The latest in the Reef Identification series focuses on the weird, wonderful and just plain unknown inhabitants of the reefs in a vast area from Tahiti to Thailand. Many photographers will be already familiar with this series, and indeed, the Reef fish identification companion volume to this book has been around for some time. In many ways the 7-year gap between the two publications illustrates much of what this new book is about. The sheer volume and quality of information presented is quite frankly amazing.
The book is in the familiar format, but at 500 pages, definitely is the most comprehensive to date. The book opens with a broad species key, to enable the reader to narrow down his or her search within the content. Then 1600 marine invertebrates are described, illustrated and cataloged with over 2000 photos helping to do so. In a departure from the preceding books, the last 30 pages are devoted to an illustrated behavior section covering subjects like symbiosis, reproduction and predation in the species described.
This book signals the authors’ adoption of digital technology. Whilst much of the photography in the earlier volumes has been superb, the ability to check images underwater and correct as required is reflected in the overall quality of pictures in this book. Quite apart from the practical value of the images for species identification, the book also manages to be a visual feast. I have shown the book to numerous people, with varying connections to the underwater world, and the reaction from all of them has been amazement at the variety and beauty of the subjects.

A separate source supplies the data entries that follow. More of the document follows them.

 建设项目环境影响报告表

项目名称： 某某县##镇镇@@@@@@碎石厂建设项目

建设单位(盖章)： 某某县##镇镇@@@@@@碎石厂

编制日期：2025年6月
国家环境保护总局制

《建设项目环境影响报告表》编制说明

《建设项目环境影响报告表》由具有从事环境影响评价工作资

The level of scientific input is also worth noting, with 43 researchers receiving credit. Despite this level of expert support, the number of species labeled as undetermined is a surprise. The authors relate this to the use of the new tools of digital photography making cataloging easier, but also emphasize how little is actually known about invertebrate life. This is compounded by the pressing need to understand the marine world, before it is damaged irrevocably. This book will hopefully serve to spark a desire among us all to catalog and share the things we see underwater, to better inventory the seas inhabitants. Certainly, there is plenty of inspiration within its pages. To quote the authors:
“….marine conservation groups around the world are beginning to make significant strides formulating management practices long neglected. But it is difficult to manage something you don’t understand. And how do you understand the nature of an animal, much less the complex ecosystem it inhabits, if you are unfamiliar with population dynamics. Those who care about the ocean’s future should support marine conservation programs and their teams of biologists, environmentalists and volunteers who seek to catalog the sea.”

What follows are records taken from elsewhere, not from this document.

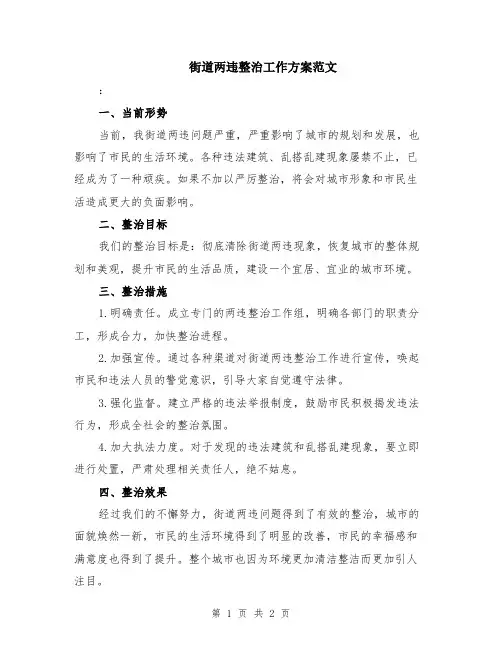 街道两违整治工作方案范文

:

一、当前形势

当前，我街道两违问题严重，严重影响了城市的规划和发展，也影响了市民的生活环境。各种违法建筑、乱搭乱建现象屡禁不止，已经成为了一种顽疾。如果不加以严厉整治，将会对城市形象和市民生活造成更大的负面影响。

二、整治目标

我们的整治目标是：彻底清除街道两违现象，恢复城市的整体规划和美观，提升市民的生活品质，建设一个宜居、宜业的城市环境。

三、整治措施

1.明确责任。成立专门的两违整治工作组，明确各部门的职责分工，形成合力，加快整治进程。

2.加强宣传。通过各种渠道对街道两违整治工作进行宣传，唤起市民和违法人员的警觉意识，引导大家自觉遵守法律。

3.强化监督。建立严格的违法举报制度，鼓励市民积极揭发违法行为，形成全社会的整治氛围。

4.加大执法力度。对于发现的违法建筑和乱搭乱建现象，要立即进行处置，严肃处理相关责任人，绝不姑息。

四、整治效果

经过我们的不懈努力，街道两违问题得到了有效的整治，城市的面貌焕然一新，市民的生活环境得到了明显的改善，市民的幸福感和满意度也得到了提升。整个城市也因为环境更加清洁整洁而更加引人注目。

第 1 页 共 2 页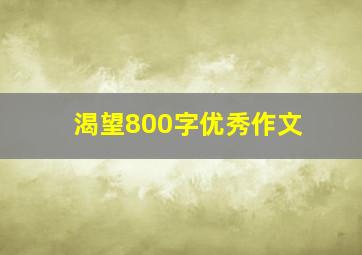 渴望800字优秀作文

Who should buy this book? Well, it preaches to a broad church. The book provides information relevant to the marine researcher, scientist or naturalist. However this is only the tip of the iceberg. The beauty of the images will make it appeal to the underwater creative, and to the vast family of people who venture underwater. Although aimed at a specific region, I found myself reaching for the book when seeking identifications of species from outside of the geographic confines specified. Given the commonality of many species between regions, often they were listed. So to summarize, if you are interested in marine life, you should add this book to your reference library.
Reef Creature Identification: Tropical Pacific is available now as a limited signed edition from Fishid.com. The book is due to be launched on Monday 25 October in Asia, and at DEMA on 17 November is the US.